I suppose you could say we have World War II to thank.
Upon returning from the war, soldiers had their GI benefits to enjoy and a deep-seated desire to start a family. And so was born (quite literally) the baby boom, and an accompanying surge in home buying.
Out of the ashes of destruction arose an American middle class and the first generation able to more broadly buy homes with long-term mortgages.
Their kids, the now infamous baby boomers, decided this home-owning thing was a good idea. When their turn came in the 1970s, they surged into the real estate sector like a pig moving through the python!
By early 2006, they had convinced themselves and everyone else that real estate only goes up…
What a painful, rude awaking the 2006 to 2012 housing collapse was!
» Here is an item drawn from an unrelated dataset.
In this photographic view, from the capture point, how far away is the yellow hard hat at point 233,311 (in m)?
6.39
I strongly warned of this in late 2005 in my newsletter. With 2008 the hardest time during that six-year period, and the subprime crisis of monumental proportions, it blew hardworking Americans out of the water and then drowned them in underwater mortgages, debt defaults and disgrace.
Thanks to my demographic and cycle research, this event was no surprise to us…
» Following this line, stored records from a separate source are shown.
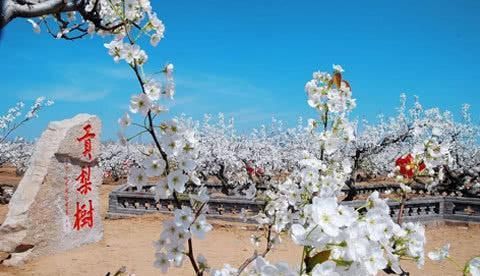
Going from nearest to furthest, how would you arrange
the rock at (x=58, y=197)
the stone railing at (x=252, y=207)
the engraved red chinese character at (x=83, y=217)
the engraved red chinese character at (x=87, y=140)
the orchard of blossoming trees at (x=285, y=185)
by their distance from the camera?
1. the orchard of blossoming trees at (x=285, y=185)
2. the rock at (x=58, y=197)
3. the engraved red chinese character at (x=83, y=217)
4. the engraved red chinese character at (x=87, y=140)
5. the stone railing at (x=252, y=207)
Personally, I was out of real estate early enough for the downfall between 2006 and 2012 to not impact my wealth in any way. And I’d warned my subscribers many times about the looming crisis, so many of them were also safely out of the sector when the sword fell as well.
I’ve actually received many notes from readers over the years telling me how my warnings saved them a fortune when the real estate bubble burst. One business person in our Network told me that he was spared millions by getting out of his real estate just before the crash. He was in the process of buying a building in South Florida in 2006 that was going to cost him somewhere between $10 million and $15 million. After attending one of our Demographics Schools (pre Irrational Economic Summit days) in Minneapolis, St. Paul, he hauled his board of directors out to a meeting with Rodney and me, and based on our research, cancelled that purchase. He’s grateful he did!